-- TEXT EXCERPT --
Revision as of 14:11, 23 April 2016

Scheduling MA 279 Team Project: Dana Smith, Bronz McDaniels, Ryan Andrew, Eliot Mathieu


Introduction

The mathematics of tournaments refers to the use of digraphs, where vertices represent teams or players, and arcs between vertices indicate the winner and loser of each game played in the tournament. Games cannot end in a tie. Types of tournaments include single elimination and round robin.


Definitions

The following vocabulary is necessary and useful for understanding the mathematics of tournaments.

  • Tournament: A tournament T is an orientation of a complete graph. Thus for every pair of vertices v, w in T, either (v, w) or (w,v) is an arc of the graph.
  • Digraph: A graph in which the edges have a direction associated to them, typically indicated by an arrow
  • Arcs: A directed edge that is defined by a starting vertex and its ending vertex. If we have vertices X and Y we will define XY as an arc in which X goes to Y
  • Arc-set: A list of all the arcs in a digraph.

-- PROVIDED MATERIAL --
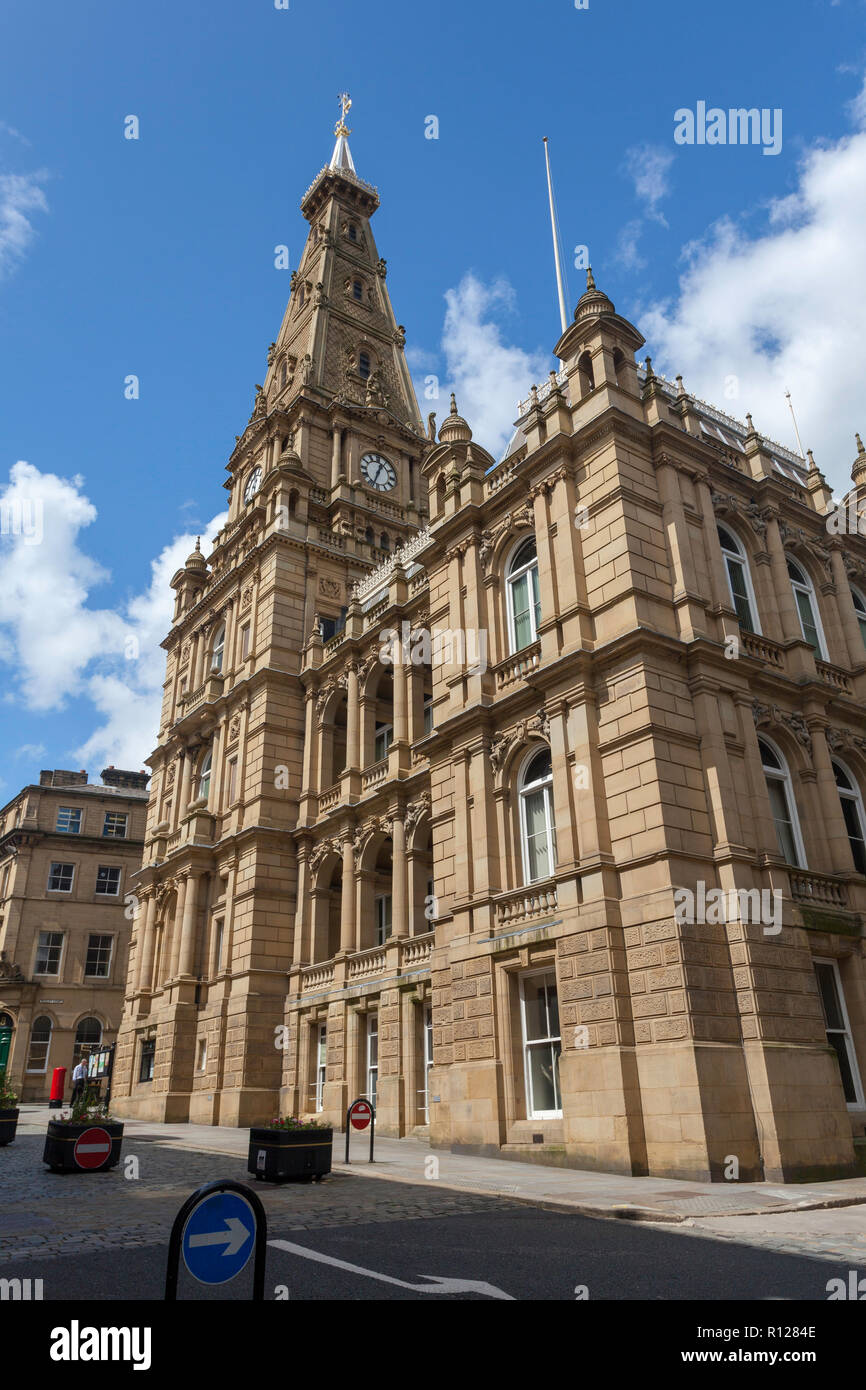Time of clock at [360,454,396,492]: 12:33
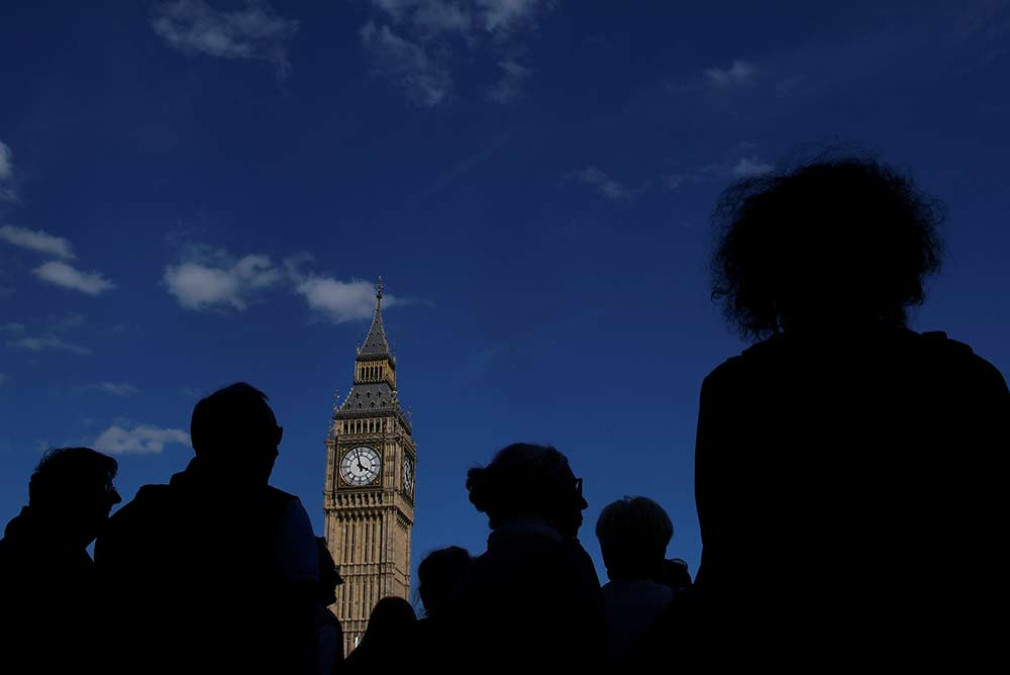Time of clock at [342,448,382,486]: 3:57
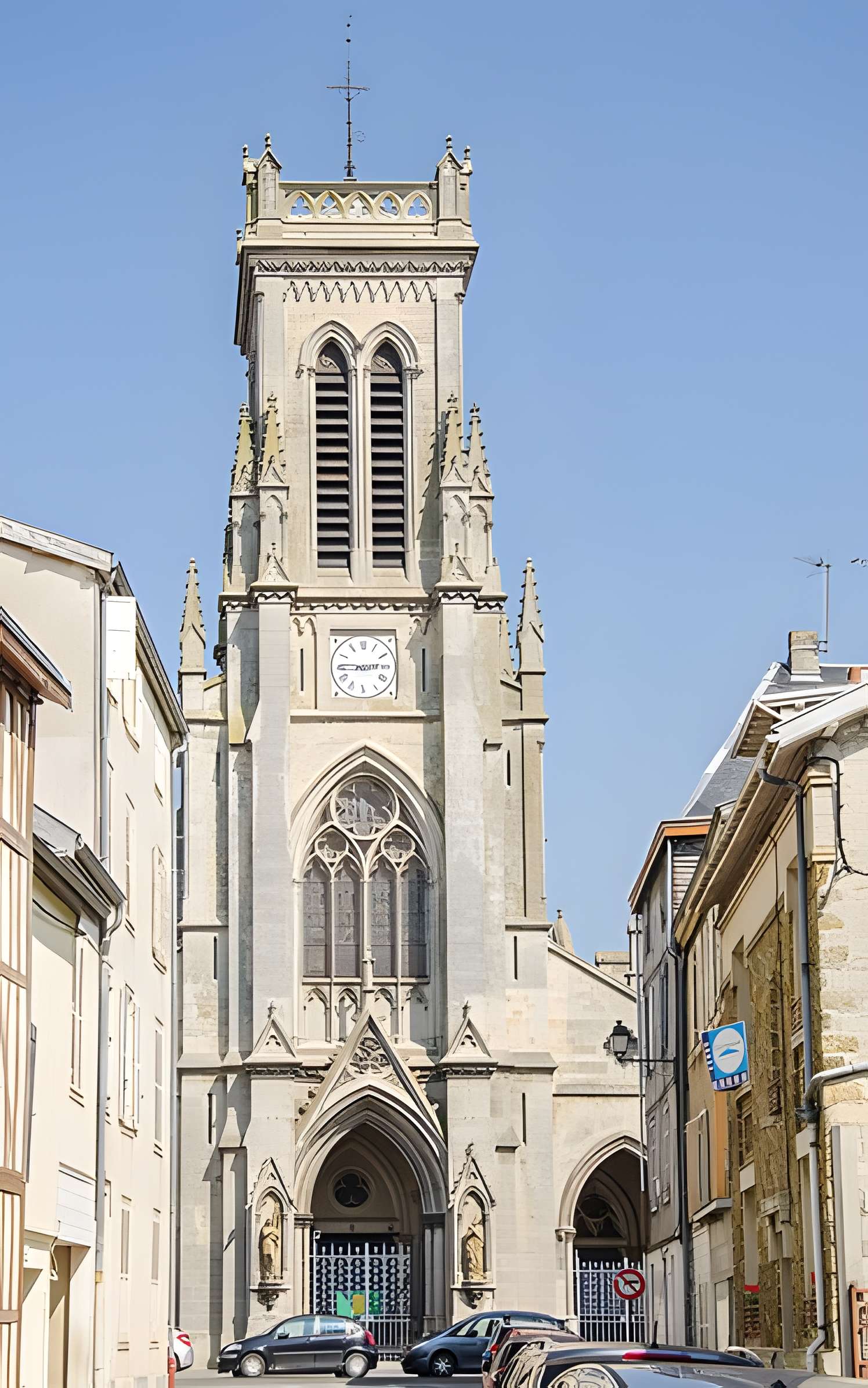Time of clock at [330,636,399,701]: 2:45
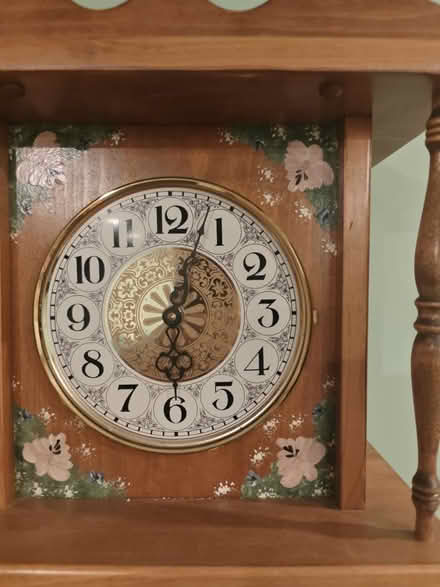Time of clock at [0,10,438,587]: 6:03
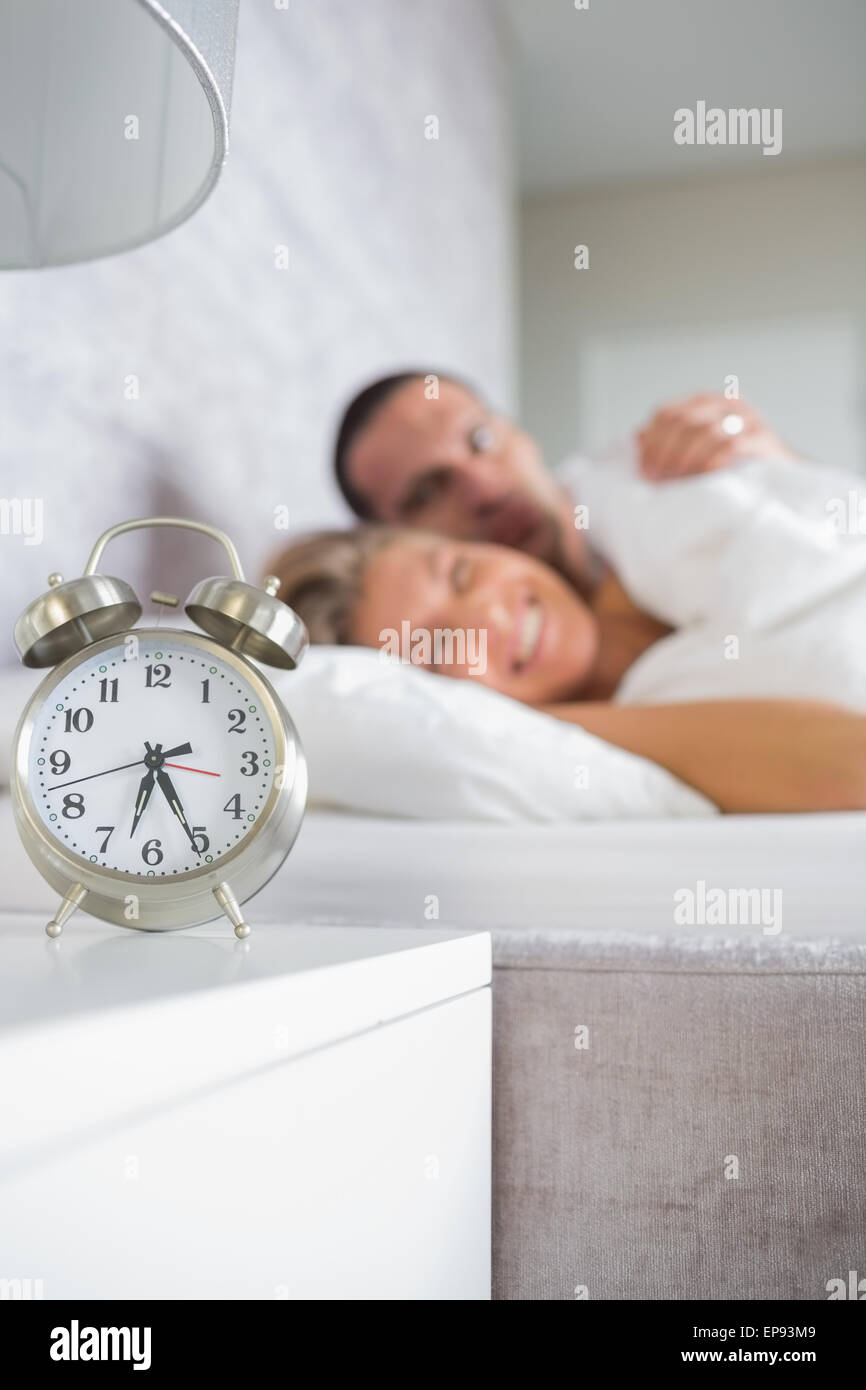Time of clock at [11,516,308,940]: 6:25
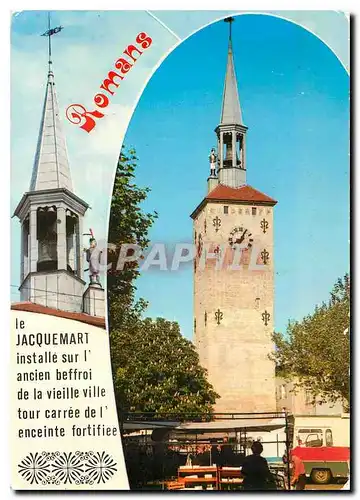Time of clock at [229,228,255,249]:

-- EXERCISES --
1. Based on the text about the mathematics of tournaments, say whether each statement agrees with it. Answer yes or no, and quote the deciding words. (a) A game in a tournament can end in a tie. (b) In the digraph, vertices represent teams or players. (c) An arc-set lists only the arcs that leave a single vertex.
2. Turn the paragraph in the tournament text that opens with "The mathematics of tournaments refers to" into a short list that keeps its main facts.
3. Continue the text on the mathematics of tournaments from its last sentence.

-- EXERCISE RESULTS --
1.
(a) No: "Games cannot end in a tie."
(b) Yes: "vertices represent teams or players"
(c) No: "A list of all the arcs in a digraph."

2.
- Tournament mathematics uses digraphs.
- Vertices represent teams or players.
- Arcs between vertices show the winner and loser of each game.
- No game can end in a tie.
- Types of tournaments include single elimination and round robin.

3.
  • Indegree: The indegree of a vertex X is the number of arcs that have X as their ending point.
  • Outdegree: The outdegree of a vertex X is the number of arcs that have X as their starting point.
  • Complete graph:A graph with N vertices in which every pair of distinct vertices is joined by an edge. Denoted by the symbol Kn.
  • Paths: A sequence of arcs that are adjacent to one another. For example the arcs XY,YZ,ZA,AC would be a path from vertex X to vertex C. For simplicity we will denote a path by the sequence of vertices that connects (X,Y,Z,A,C).
  • Cycle: A path that starts and ends at the same vertex.
  • Score sequence: The set of scores that each player would receive in the tournament, where each win counts as one point and a loss counts as no points. This is achieved by sorting the set of outdegrees in nondecreasing order.


Tournaments

When discussing tournaments, the following assumptions about transitivity, wins and losses, and draws must be considered. In a transitive tournament if Player A beats Player B and Player B beats Player C, then Player A beats Player C. For every two players, Player A beats Player B, else Player B beats Player A, i.e. there are no draws. For this project, we are examining single elimination and round robin tournaments.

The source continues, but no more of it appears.